#### 課題 1
下に示すアトレティコ対バルセロナ戦のレビューを、一字一句変えずに全文再出力せよ。

【マッチレビュー】19〜20シーズン/リーガ第15節/アトレティコ・マドリードVSバルセロナ/0-1○

★両チームのスタメン(バルサのベンチメンバー)

両チームのスタメン
*モラタの背番号は9です すいません

★得点(アシスト)と警告・退場

・得点
 後半41分 【バルサ】 メッシ(スアレス)

・警告(イエローカード)
 【バルサ】 ジュニオル,ピケ,ラキティッチ,ラングレ(4枚)
 【アトレティコ】トーマス,A・コレア,ビトロ,フェリペ(4枚)

・退場者(レッドカード)
 【バルサ】 なし
 【アトレティコ】 なし

★試合の流れ *得点に関わる場面は赤文字

バルサにとって今季初の“3強対決”。先発は大方の予想通り、ラキティッチがピポーテに入る4-3-3です。ここ2試合出番がなかったアルトゥールがスタメン復帰しました。

対するホームのアトレティコ。こちらもほぼ予想通りのスタメンですが、左サイドバックにサウールが起用されました。

現地時間21時、日本時間は朝5時、いよいよキックオフです。

○前半

まず、エンジン全開で試合に入ったのはアトレティコ。勢いよく左サイドから攻め込み、最後はモラタがファーストシュートを放ちます。

これは枠外に外れ、バルサボールのゴールキック。

するとJ・フェリックス、モラタの2トップは両CBにプレスをかけます。ただ、後ろが連動できずにラキティッチがフリーになりました。ここでアトレティコの守備は撤退。4-4-2のコンパクトなブロックを形成して守ります。

#### データ行
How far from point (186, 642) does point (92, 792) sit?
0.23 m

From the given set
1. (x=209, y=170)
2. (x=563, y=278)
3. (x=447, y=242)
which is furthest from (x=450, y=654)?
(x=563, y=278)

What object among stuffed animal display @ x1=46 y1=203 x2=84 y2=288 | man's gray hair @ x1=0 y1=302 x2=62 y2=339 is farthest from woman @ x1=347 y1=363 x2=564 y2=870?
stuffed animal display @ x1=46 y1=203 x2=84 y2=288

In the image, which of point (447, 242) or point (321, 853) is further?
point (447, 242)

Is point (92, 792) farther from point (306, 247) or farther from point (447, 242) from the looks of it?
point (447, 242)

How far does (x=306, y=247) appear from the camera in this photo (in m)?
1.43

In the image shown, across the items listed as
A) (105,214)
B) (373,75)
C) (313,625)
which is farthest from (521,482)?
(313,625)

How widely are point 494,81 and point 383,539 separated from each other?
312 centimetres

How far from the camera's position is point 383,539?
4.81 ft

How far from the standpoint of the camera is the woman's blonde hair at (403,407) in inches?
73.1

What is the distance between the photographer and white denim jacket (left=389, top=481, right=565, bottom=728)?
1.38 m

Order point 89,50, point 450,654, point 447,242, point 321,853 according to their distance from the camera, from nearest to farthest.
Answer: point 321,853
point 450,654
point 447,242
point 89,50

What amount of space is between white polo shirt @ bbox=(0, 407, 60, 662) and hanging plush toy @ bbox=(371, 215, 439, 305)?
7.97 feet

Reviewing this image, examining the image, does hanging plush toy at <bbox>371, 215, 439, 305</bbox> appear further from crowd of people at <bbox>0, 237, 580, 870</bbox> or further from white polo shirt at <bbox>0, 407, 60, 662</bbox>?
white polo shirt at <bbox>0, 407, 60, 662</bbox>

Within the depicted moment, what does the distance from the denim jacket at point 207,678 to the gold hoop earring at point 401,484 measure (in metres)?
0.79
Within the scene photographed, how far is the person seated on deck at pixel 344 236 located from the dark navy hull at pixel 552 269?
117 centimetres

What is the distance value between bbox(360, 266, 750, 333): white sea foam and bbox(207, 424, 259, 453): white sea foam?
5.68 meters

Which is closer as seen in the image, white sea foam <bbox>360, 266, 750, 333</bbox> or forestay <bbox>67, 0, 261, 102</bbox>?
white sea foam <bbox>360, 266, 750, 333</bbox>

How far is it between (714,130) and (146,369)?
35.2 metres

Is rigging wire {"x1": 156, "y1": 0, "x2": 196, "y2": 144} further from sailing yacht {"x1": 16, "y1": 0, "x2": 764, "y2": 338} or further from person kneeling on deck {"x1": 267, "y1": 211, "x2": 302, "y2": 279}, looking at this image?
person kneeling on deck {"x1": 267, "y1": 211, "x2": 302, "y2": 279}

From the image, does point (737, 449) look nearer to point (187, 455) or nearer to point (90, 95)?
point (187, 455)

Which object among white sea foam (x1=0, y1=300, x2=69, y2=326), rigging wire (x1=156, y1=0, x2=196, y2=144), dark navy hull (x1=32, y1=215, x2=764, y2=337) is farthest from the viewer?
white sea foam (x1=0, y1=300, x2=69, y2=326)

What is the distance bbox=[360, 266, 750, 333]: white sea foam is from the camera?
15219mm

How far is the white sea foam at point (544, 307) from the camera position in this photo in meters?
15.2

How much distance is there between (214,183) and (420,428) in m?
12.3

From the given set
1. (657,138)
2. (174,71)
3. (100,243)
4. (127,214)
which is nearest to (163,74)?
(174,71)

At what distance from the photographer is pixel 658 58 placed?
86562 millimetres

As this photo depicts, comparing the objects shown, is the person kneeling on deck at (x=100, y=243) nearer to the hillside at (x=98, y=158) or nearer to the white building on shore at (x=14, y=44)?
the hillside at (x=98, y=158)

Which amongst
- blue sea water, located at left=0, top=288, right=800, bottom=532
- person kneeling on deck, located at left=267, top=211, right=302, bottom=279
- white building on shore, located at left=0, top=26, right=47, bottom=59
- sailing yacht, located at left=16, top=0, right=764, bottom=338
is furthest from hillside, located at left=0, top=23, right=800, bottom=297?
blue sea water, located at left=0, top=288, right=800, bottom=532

#### 課題 2
上のリストで文字列"dark"を含む行は何行あるか、数値のみで答えよ。大文字と小文字は区別する。

#### 結果 1
【マッチレビュー】19〜20シーズン/リーガ第15節/アトレティコ・マドリードVSバルセロナ/0-1○

★両チームのスタメン(バルサのベンチメンバー)

両チームのスタメン
*モラタの背番号は9です すいません

★得点(アシスト)と警告・退場

・得点
 後半41分 【バルサ】 メッシ(スアレス)

・警告(イエローカード)
 【バルサ】 ジュニオル,ピケ,ラキティッチ,ラングレ(4枚)
 【アトレティコ】トーマス,A・コレア,ビトロ,フェリペ(4枚)

・退場者(レッドカード)
 【バルサ】 なし
 【アトレティコ】 なし

★試合の流れ *得点に関わる場面は赤文字

バルサにとって今季初の“3強対決”。先発は大方の予想通り、ラキティッチがピポーテに入る4-3-3です。ここ2試合出番がなかったアルトゥールがスタメン復帰しました。

対するホームのアトレティコ。こちらもほぼ予想通りのスタメンですが、左サイドバックにサウールが起用されました。

現地時間21時、日本時間は朝5時、いよいよキックオフです。

○前半

まず、エンジン全開で試合に入ったのはアトレティコ。勢いよく左サイドから攻め込み、最後はモラタがファーストシュートを放ちます。

これは枠外に外れ、バルサボールのゴールキック。

するとJ・フェリックス、モラタの2トップは両CBにプレスをかけます。ただ、後ろが連動できずにラキティッチがフリーになりました。ここでアトレティコの守備は撤退。4-4-2のコンパクトなブロックを形成して守ります。

#### 結果 2
2